God, I hate my life.

Cinder: Salem, we've returned.

To no one's surprise, Salem's bottom bitch comes to her bidding... DAMN YOU, INTERNET!

Before Cinder could brown nose her mistress, she looks around at the absolute fuster cluck that the room is in.

Cinder: Were we attacked!?

Salem: No. Cinder, meet Chin Chin. Lord of the omniverse.

Cinder: Who of the what?

As Cinder does a double take on what the hell Salem said, her underlings soon enter the room as well. Albeit with a limp, considering their crotches still hurt from Frank's kicks.
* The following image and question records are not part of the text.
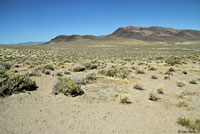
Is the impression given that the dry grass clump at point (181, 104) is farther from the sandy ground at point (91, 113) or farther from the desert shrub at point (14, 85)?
the desert shrub at point (14, 85)

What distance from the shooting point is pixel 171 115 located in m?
5.06

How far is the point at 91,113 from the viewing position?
16.9ft

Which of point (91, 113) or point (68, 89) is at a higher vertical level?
point (68, 89)

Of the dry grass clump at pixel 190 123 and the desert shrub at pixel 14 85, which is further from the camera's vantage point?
the desert shrub at pixel 14 85

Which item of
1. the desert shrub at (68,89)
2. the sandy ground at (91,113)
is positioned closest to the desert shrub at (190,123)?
the sandy ground at (91,113)

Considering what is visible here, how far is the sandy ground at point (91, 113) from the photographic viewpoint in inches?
164

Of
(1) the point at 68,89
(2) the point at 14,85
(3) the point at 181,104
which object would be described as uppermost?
(2) the point at 14,85

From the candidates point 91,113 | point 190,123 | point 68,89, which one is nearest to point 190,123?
point 190,123

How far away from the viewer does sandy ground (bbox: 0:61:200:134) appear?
13.7 ft

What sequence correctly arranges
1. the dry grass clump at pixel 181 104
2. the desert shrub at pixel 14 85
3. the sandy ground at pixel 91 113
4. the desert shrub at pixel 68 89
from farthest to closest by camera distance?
the desert shrub at pixel 68 89, the desert shrub at pixel 14 85, the dry grass clump at pixel 181 104, the sandy ground at pixel 91 113

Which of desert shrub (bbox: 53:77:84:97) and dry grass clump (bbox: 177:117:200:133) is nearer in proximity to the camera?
dry grass clump (bbox: 177:117:200:133)

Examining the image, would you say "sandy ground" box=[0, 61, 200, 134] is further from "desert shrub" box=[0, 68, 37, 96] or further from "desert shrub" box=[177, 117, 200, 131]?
"desert shrub" box=[0, 68, 37, 96]

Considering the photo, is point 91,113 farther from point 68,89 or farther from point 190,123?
point 190,123

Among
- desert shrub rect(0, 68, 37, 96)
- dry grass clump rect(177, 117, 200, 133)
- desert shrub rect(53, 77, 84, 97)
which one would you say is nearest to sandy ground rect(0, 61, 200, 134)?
dry grass clump rect(177, 117, 200, 133)
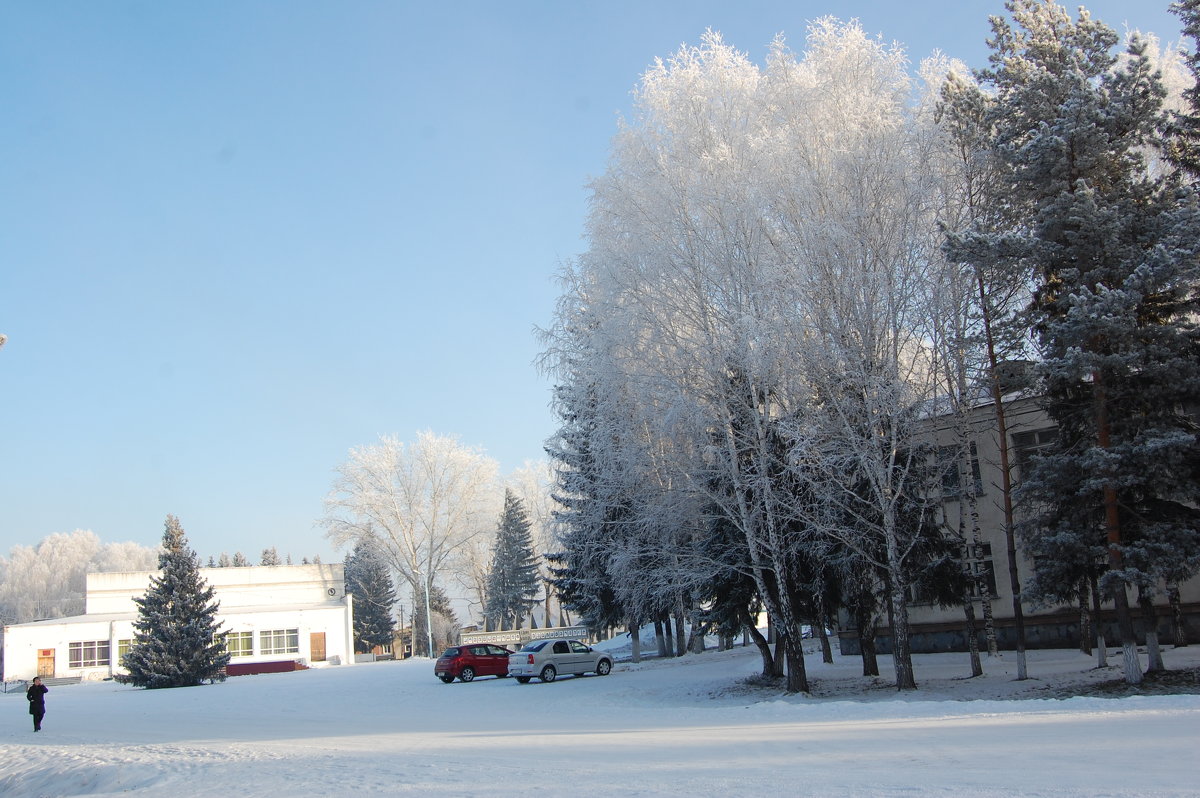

They too notice the shit condition of the room.

Mercury: Holy leg day, what the hell did we miss?

Chin Chin suddenly snaps his head up as he starts sniffing the air. The scent of something familiar in this world catching him off guard. He soon draws his attention towards Mercury.

Mercury: The fuck is that?

The dark lord of retardation quickly leaps from the thrown and lands on all fours. Scuttling across the floor and right up to Mercury's balls in ludicrous speed. Taking a big ol' whiff of Merc's sore taint.

Mercury: WOAGH, WHAT THE FUCK?!

He jumps back in shock and disgust as he just curses out. Chin Chin couldn't care less as he now recognizes the smell he's been smelling. And it boiled his blood with hatred.